Laboratory Experiments on Human Motion During Urban Floods: Preliminary Results

Current methods for flood risk assessment at urban scale are generally based on three common factors: 1)Site hazard, due to the location of urban areas in risk-prone regions; 2)Built environment vulnerability, including possible floodwater-induced damages; 3)Community exposure, addressed in terms of exposed population (number and characterization) and social-economic factors. The interactions between individuals and the flooded environment are relevant elements for inhabitants’ safety that should be considered in risk assessment evaluations.

Previous works underline how emergency and evacuation choices could lead people to additional hazardous conditions, thus affecting the overall number of casualties. Hence, reliable risk-analysis tools are needed to provide suitable design solutions for resilient cities, in view of the rising number of floods in recent years. To achieve these goals, experimentally-based behavioral investigation are performed using both analysis of real-world event data and laboratory experiments. The main outcome is the development of flood-evacuation models, characterized by feasibility and reduced approximations/simplifications.
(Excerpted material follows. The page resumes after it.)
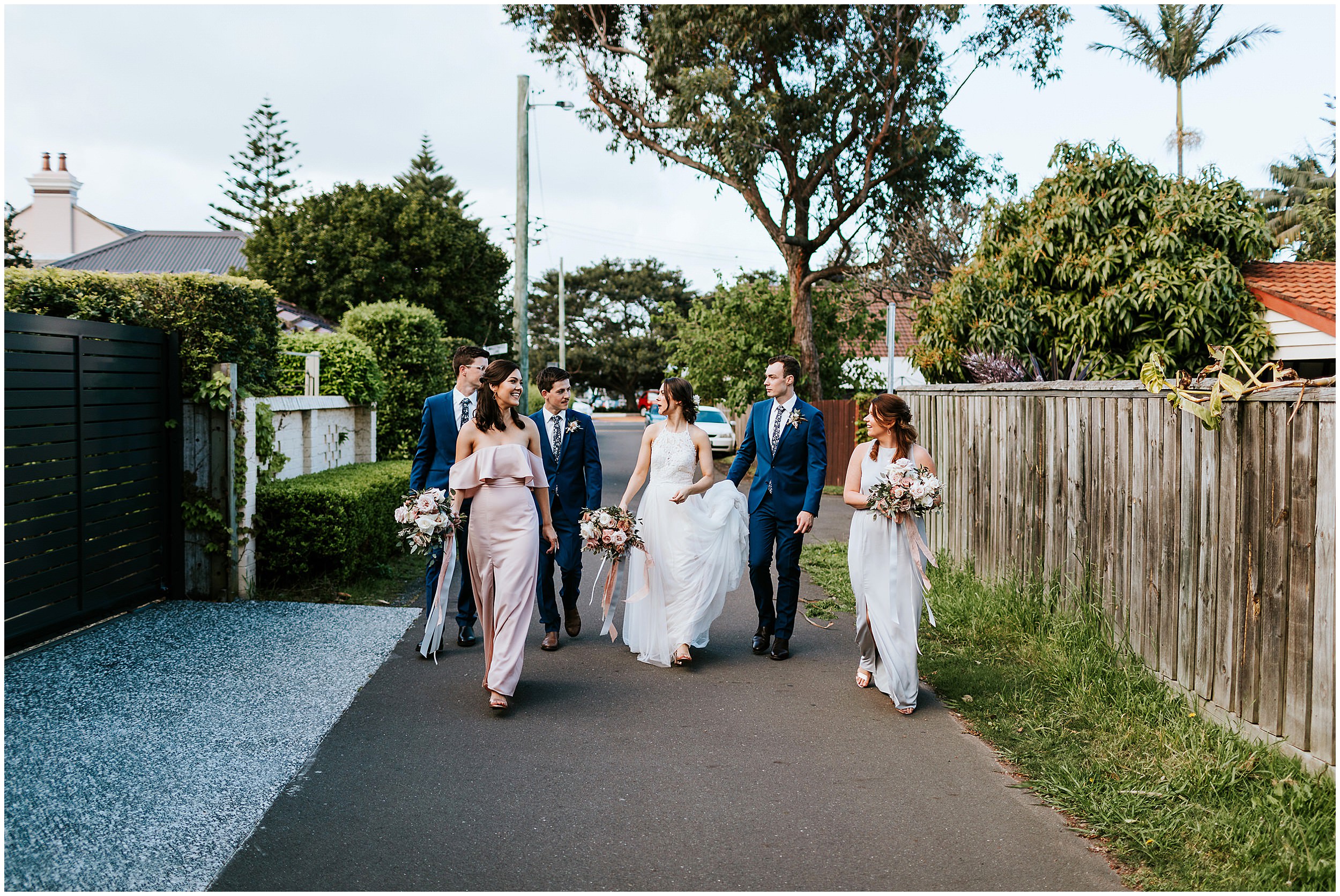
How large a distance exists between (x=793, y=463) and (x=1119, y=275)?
7673 mm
Evacuation simulators representing man-man and man-environment interactions could play a key role in a more comprehensive evaluation of individuals’ safety [1]. Although recent efforts in supplying analysis of evacuation behavior allowed to trace different simulation-model schemes, focusing also on qualitative analysis of human reactions in real-world emergencies, experiments for the description of human motion in floodwater conditions need to be investigated in more depth.
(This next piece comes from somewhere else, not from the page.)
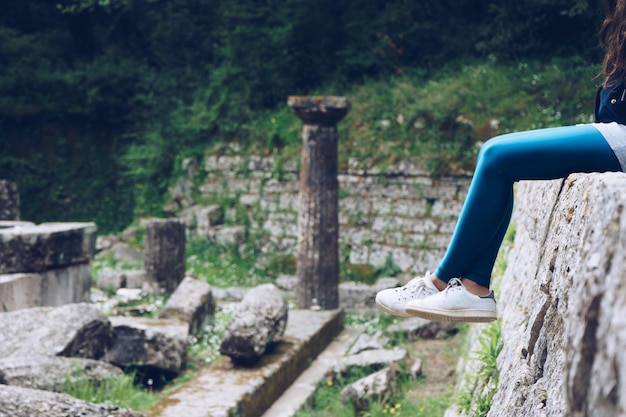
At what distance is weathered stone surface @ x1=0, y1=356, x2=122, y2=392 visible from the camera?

The currently limited investigation of the relation between evacuees’ motion speed and flood features has mainly evidenced how stream depth and speed affect the evacuation. Additionally, previous works dealt with human body stability during floods (mainly affecting sliding and toppling) by means of experiments with volunteers, mannequins or using theoretical models.

However, additional investigations are needed to develop more accurate simulation models. To this aim, this work provides preliminary results on the relationship between flood features (water depth and speed) and individual’s motion. Pedestrian’s speed in floodwaters is evaluated by means of experiments in which volunteers have been requested to walk in an artificial channel where flooding conditions are reproduced. Results show that speed differences exist, due to different physical factors (e.g., gender, age, height). Stability loss is tested by exploiting a mannequin representing the human body. Relationships between such factors may be used for the development of evacuation simulators aimed at both assessing critical urban conditions and evaluating the effectiveness of risk-reduction strategies.

[1] Bernardini, G., Postacchini, M., Quagliarini, E., Brocchini, M., Cianca, C., D`Orazio, M. (2017). Environmental Modelling & Software, 96, 14-29.